I've looked into trying to make the C++ compiler multithreaded (so it
could use multi core computers) many times. There just isn't any way to
do it, compiling C++ is fundamentally a sequential operation. The only
thing you can do is farm out the separate source files for separate
builds. The limit achievable there is when there is one node per source
file.

The promlem of distributed building is best soved by a combination of
the build system and the compiler. The build system is responsible for
farming out jobs to cores and the compiler has to be parallel build
aware. Template instantiation is one area where some form of locking
of generated instantiation files may be required.

The two I use are gcc/GNU make which supports parallel building and
Sun CC/dmake which supports parallel and distributed builing.

The number of jobs per core depends on the nature of the code and
should be tuned for each project. Over a number of C++ projects I
have found 2 to 4 jobs per core to be a sweet spot. The projects all
used the many small source file model which works best with parallel
(and more so, distributed) building.

Parallel or distributed building has to be designed in to your process
from day one. Poorly designed makefiles or code layout can loose you
many of the possible gains.

--
Ian

Jun 27 '08 #78

ian-news

On Jun 10, 3:17 am, Noah Roberts <u...@example.netwrote:

James Kanze wrote:
The important thing to realise is that they're a tool. Like
most (or even all) tools, they have a cost. If the advantages
of using the tool outweigh the cost, then you should use it. If
they don't, then you shouldn't.

Well, I can agree with that but you seem to be making stuff up to argue
against using a tool. Like asserting, without basis, that templates are
only useful in "lower level code", only decouple in "lower level code",
and various other things that, quite frankly, make no sense at all.

I think James is pretty clear in his mention of a cost/benefit trade-
off.

If your process is designed for rapid building to offset the cost of
extra coupling then the advantages of templates may outweigh the
cost.
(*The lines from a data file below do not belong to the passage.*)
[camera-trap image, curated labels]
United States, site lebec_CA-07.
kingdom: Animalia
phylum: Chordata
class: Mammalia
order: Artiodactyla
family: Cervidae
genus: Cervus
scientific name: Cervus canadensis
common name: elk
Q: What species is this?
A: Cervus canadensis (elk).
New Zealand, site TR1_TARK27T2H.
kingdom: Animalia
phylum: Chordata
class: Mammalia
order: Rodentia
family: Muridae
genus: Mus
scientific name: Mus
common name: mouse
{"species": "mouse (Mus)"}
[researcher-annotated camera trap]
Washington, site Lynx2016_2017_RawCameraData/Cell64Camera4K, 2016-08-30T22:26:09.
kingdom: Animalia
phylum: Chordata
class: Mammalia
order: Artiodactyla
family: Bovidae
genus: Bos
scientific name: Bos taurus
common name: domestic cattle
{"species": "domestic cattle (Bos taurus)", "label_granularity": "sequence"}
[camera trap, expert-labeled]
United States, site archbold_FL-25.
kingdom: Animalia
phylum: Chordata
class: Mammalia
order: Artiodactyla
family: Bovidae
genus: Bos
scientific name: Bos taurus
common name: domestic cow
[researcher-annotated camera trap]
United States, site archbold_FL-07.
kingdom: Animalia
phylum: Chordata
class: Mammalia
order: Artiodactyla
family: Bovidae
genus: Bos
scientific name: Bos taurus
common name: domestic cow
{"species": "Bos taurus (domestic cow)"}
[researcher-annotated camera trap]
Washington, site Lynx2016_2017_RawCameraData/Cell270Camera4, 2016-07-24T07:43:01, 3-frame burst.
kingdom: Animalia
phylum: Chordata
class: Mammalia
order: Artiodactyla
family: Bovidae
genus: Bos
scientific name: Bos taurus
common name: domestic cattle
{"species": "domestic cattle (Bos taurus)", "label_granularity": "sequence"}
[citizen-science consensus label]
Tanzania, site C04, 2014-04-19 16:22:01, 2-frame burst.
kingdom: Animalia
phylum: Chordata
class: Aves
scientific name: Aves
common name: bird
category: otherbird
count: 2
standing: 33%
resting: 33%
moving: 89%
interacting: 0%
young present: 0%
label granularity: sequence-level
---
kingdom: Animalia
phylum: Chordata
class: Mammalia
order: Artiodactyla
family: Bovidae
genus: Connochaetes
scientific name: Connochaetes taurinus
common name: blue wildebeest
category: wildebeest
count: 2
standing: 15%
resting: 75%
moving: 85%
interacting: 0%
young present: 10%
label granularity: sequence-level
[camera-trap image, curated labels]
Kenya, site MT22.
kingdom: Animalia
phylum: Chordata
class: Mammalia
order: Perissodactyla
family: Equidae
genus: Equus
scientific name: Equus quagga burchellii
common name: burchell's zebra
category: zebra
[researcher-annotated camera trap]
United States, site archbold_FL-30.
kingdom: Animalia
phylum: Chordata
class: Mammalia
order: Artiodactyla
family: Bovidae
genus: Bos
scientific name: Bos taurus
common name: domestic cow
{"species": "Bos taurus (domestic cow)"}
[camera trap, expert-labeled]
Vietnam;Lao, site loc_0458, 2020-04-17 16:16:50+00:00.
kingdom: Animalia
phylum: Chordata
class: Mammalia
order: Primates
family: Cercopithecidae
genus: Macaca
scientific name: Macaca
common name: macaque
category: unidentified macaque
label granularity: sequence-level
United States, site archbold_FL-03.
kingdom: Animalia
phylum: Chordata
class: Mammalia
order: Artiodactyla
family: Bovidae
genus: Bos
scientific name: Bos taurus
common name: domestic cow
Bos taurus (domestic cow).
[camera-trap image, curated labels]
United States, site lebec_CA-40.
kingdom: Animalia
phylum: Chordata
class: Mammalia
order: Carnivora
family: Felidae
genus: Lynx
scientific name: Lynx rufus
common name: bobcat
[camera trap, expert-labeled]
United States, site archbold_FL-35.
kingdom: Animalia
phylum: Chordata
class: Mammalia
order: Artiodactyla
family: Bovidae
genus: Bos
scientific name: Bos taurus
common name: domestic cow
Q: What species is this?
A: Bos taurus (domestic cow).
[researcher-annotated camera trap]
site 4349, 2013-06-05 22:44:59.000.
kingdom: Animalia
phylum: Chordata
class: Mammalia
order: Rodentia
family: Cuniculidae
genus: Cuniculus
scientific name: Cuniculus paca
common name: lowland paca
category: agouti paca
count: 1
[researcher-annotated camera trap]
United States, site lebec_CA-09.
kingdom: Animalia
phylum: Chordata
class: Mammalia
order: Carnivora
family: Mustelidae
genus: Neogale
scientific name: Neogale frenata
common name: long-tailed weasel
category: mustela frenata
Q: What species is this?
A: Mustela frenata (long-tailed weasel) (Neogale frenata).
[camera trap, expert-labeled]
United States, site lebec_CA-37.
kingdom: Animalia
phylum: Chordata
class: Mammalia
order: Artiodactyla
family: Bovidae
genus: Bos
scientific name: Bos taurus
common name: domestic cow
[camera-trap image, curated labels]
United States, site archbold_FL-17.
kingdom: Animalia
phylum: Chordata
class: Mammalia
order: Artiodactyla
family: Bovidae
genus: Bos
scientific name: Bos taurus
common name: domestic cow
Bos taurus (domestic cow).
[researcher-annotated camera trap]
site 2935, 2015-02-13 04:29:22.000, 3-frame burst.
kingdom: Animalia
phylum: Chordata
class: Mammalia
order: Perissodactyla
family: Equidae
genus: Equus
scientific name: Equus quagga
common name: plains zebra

If a clean build of your project takes a long time, the
productivity cost will outweigh any benefits.

--

Ian.

Jun 27 '08 #79

On Jun 9, 9:59 pm, Walter Bright <wal...@digitalmars-nospamm.com>
wrote:

Ian Collins wrote:
James Kanze wrote:
On Jun 8, 10:58 pm, Walter Bright <wal...@digitalmars-nospamm.com>
wrote:
Ian Collins wrote:
On my last couple of C++ projects, I was fortunate to enough to be
responsible for both the build farm design and budget as well as the
software design. So neither problem arose :)
Wow, I didn't know people actually used build farms for C++!
How many lines of code was that?
And how many different versions does he need? If you have
separate debug and release versions, for each program, on each
target platform, you can easily end up with ten or fifteen
complete builds. And with enough templates in the header files,
it doesn't take very many lines of source code (less than a
million, even) to end needed a build farm, just to be able to do
a clean build over the week-end.

This project was about 300K lines including tests. A
distributed clean build (which included a code generation
phase) took about 12 minutes, which was too long (10 was the
design limit). Any longer and productivity would have been
hit enough to add another node.

I've looked into trying to make the C++ compiler multithreaded
(so it could use multi core computers) many times. There just
isn't any way to do it, compiling C++ is fundamentally a
sequential operation. The only thing you can do is farm out
the separate source files for separate builds. The limit
achievable there is when there is one node per source file.

The input must be scanned sequentially, I'm pretty sure, since a
#define along the way can clearly affect how the following
source is read. And I rather suspect that it must also be
parsed sequentially, since the grammar is not context
free---whether a symbol is the name of a type, the name of a
template, or something else, affects parsing. But once you've
got your parse trees, couldn't you parallelize the processing of
each function: low-level optimization and code generation?

--
James Kanze (GABI Software) email:ja*********@gmail.com
Conseils en informatique orientée objet/
Beratung in objektorientierter Datenverarbeitung
9 place Sémard, 78210 St.-Cyr-l'École, France, +33 (0)1 30 23 00 34

Jun 27 '08 #80

On Jun 10, 12:39 am, ian-n...@hotmail.com wrote:

On Jun 10, 3:17 am, Noah Roberts <u...@example.netwrote:James Kanze wrote:

The important thing to realise is that they're a tool.
Like most (or even all) tools, they have a cost. If the
advantages of using the tool outweigh the cost, then you
should use it. If they don't, then you shouldn't.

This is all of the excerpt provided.